What the exercise asks
Write the listing out again word for word, excluding any pictures.

───── Source data

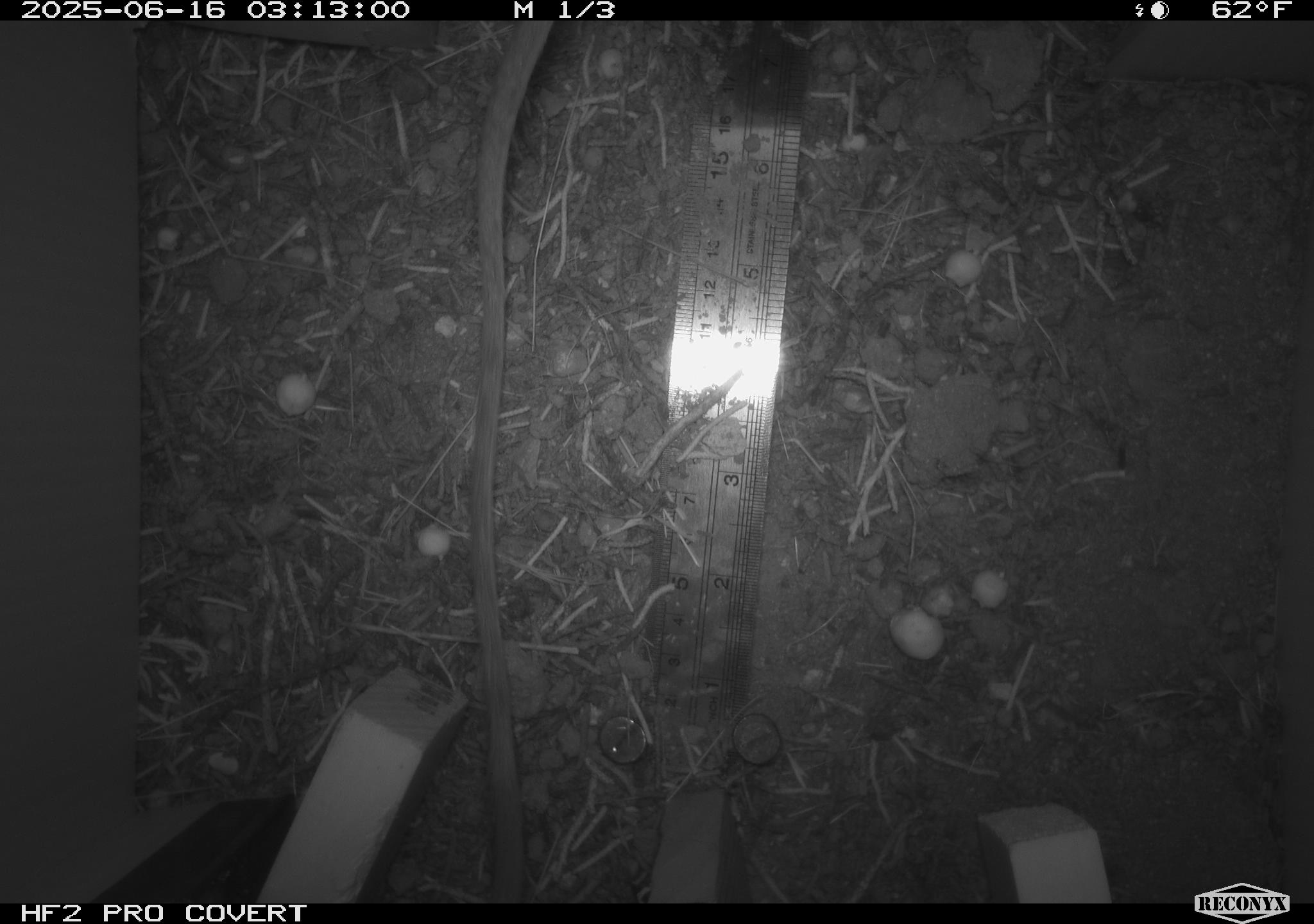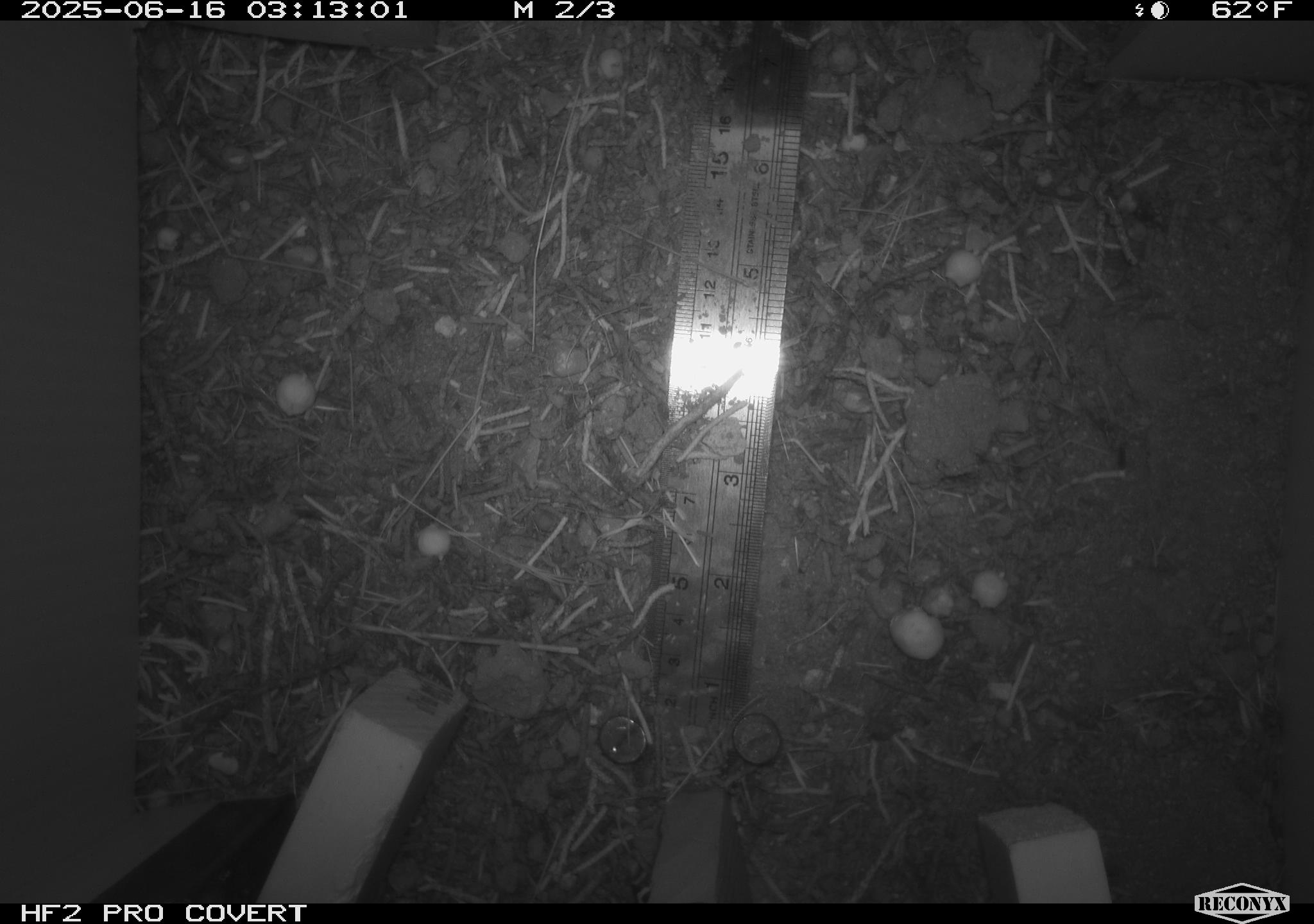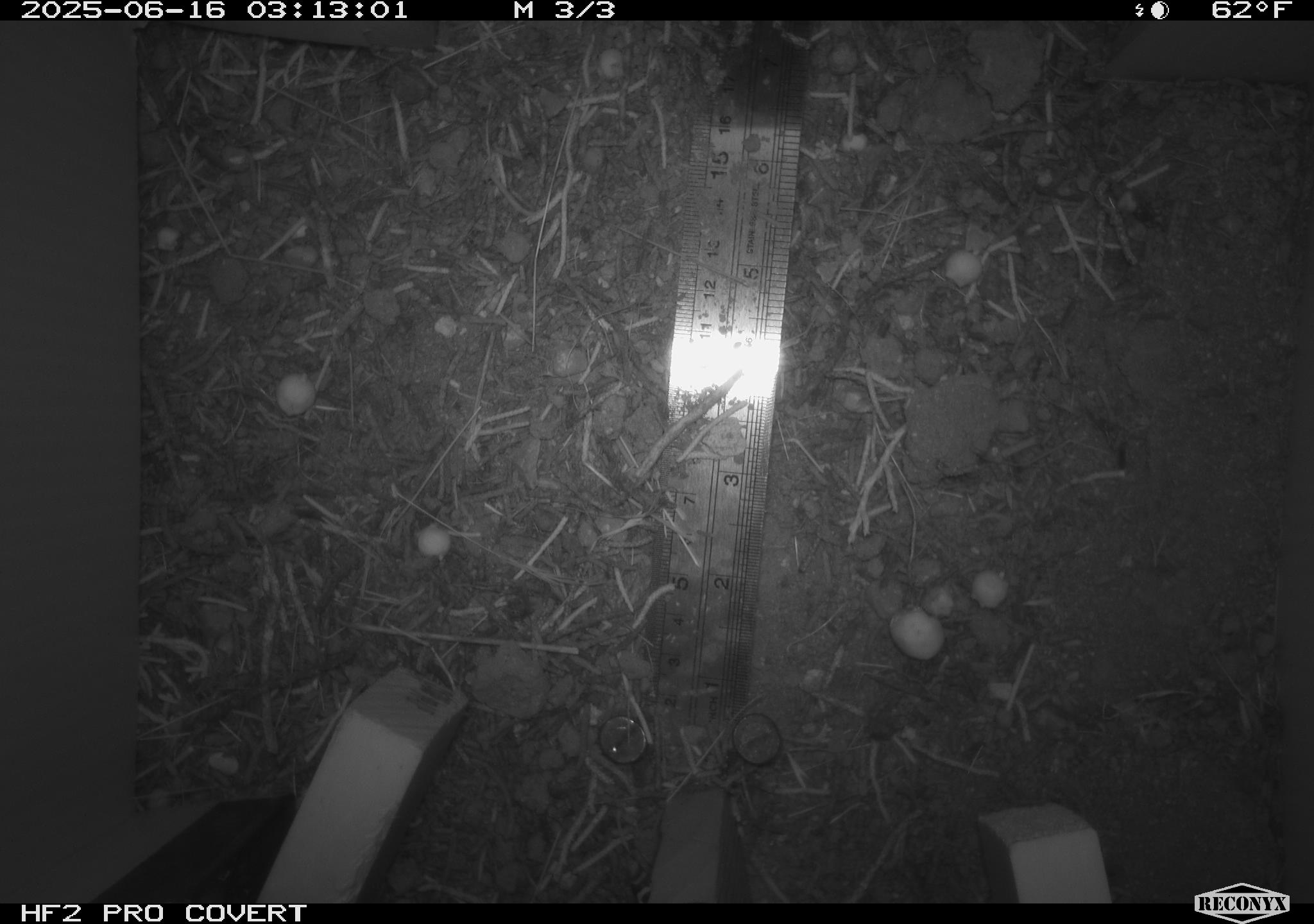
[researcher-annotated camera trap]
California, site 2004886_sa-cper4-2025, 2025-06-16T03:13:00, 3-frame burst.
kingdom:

──────────

Output below
[researcher-annotated camera trap]
California, site 2004886_sa-cper4-2025, 2025-06-16T03:13:00, 3-frame burst.
kingdom:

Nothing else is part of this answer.